I'm looking for a proof of this following theorem :
Given $ax^2+bxy+cy^2=k$, to standardize equation of this conic section with coefficient of $x'$ being $a'$ and coefficient of $y'$ being $b'$, then $a'$ and $b'$ are the solutions to this equation:
$$m^2-(a+c)m+\left( ac-\frac{b^2}{4} \right) = 0$$
Let $R(\theta)= \begin{pmatrix} \cos \theta & \sin \theta \\ -\sin \theta & \cos \theta \end{pmatrix}$ such that $ \begin{pmatrix} x' \\ y' \end{pmatrix}=R(\theta) \begin{pmatrix} x \\ y \end{pmatrix}$.

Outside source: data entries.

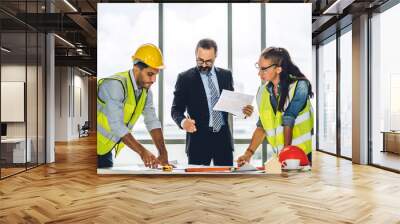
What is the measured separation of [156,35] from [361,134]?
4864 mm

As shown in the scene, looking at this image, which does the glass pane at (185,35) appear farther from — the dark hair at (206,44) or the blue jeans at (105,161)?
the blue jeans at (105,161)

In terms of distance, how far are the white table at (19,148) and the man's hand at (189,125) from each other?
315cm

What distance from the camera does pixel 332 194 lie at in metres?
5.32

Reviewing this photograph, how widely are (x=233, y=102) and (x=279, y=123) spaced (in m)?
0.90

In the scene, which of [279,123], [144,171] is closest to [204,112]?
[279,123]

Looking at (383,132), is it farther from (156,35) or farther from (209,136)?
(156,35)

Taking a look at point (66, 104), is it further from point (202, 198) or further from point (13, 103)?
point (202, 198)

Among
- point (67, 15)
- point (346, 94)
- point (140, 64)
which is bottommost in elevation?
point (346, 94)

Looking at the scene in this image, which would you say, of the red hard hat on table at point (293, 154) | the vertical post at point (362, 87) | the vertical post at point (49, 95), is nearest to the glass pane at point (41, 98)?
the vertical post at point (49, 95)

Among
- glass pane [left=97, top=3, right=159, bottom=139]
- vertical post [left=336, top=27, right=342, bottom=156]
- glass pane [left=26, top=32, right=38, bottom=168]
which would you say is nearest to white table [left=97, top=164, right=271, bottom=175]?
glass pane [left=97, top=3, right=159, bottom=139]

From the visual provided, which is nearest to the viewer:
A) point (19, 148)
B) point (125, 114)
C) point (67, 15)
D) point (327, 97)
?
point (125, 114)

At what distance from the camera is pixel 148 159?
694 cm

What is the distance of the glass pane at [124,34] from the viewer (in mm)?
6880

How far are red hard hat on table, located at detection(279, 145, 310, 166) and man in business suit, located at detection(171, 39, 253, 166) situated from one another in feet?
3.00
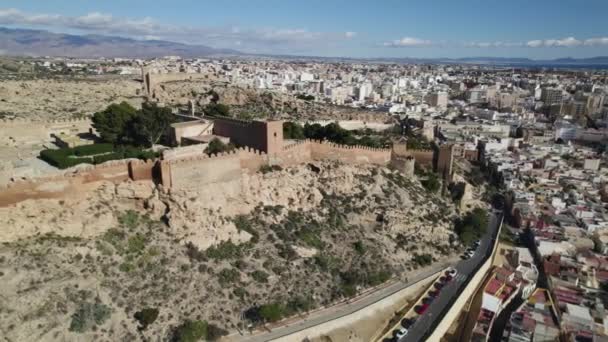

\begin{align*} ax^2+bxy+cy^2 &= \begin{pmatrix} x & y \end{pmatrix} \begin{pmatrix} a & \frac{b}{2} \\ \frac{b}{2} & c \end{pmatrix} \begin{pmatrix} x \\ y \end{pmatrix} \\ \begin{pmatrix} a' & 0 \\ 0 & b' \end{pmatrix} &=R(\theta)^T \begin{pmatrix} a & \frac{b}{2} \\ \frac{b}{2} & c \end{pmatrix} R(\theta) \\ &= \begin{pmatrix} \frac{a+c}{2}+\frac{a-c}{2}\cos 2\theta-\frac{b}{2} \sin 2\theta & \frac{b}{2}\cos 2\theta+\frac{a-c}{2}\sin 2\theta \\ \frac{b}{2}\cos 2\theta+\frac{a-c}{2}\sin 2\theta & \frac{a+c}{2}+\frac{c-a}{2}\cos 2\theta+\frac{b}{2} \sin 2\theta \end{pmatrix} \\ \end{align*}
Now \begin{align*} \tan 2\theta &= \frac{b}{c-a} \\ a'+b' &= a+c \\ a'b' &= \left( \frac{a+c}{2} \right)^2- \left( \frac{c-a}{2}\cos 2\theta+\frac{b}{2}\sin 2\theta \right)^2 \\ &= \left( \frac{a+c}{2} \right)^2- \left( \frac{b}{2\tan 2\theta}\cos 2\theta+\frac{b}{2}\sin 2\theta \right)^2 \\ &= \left( \frac{a+c}{2} \right)^2- \frac{b^2}{4\sin^2 2\theta} \\ &= \left( \frac{a+c}{2} \right)^2- \frac{b^2(1+\tan^2 2\theta)}{4\tan^2 2\theta} \\ &= \left( \frac{a+c}{2} \right)^2- \frac{(c-a)^2+b^2}{4} \\ &= ac-\frac{b^2}{4} \end{align*}
Note briefly
$a'$ and $b'$ are the eigenvalues of $ \begin{pmatrix} a & \frac{b}{2} \\ \frac{b}{2} & c \end{pmatrix}$, that is $$\det \begin{pmatrix} a-m & \frac{b}{2} \\ \frac{b}{2} & c-m \end{pmatrix} =0$$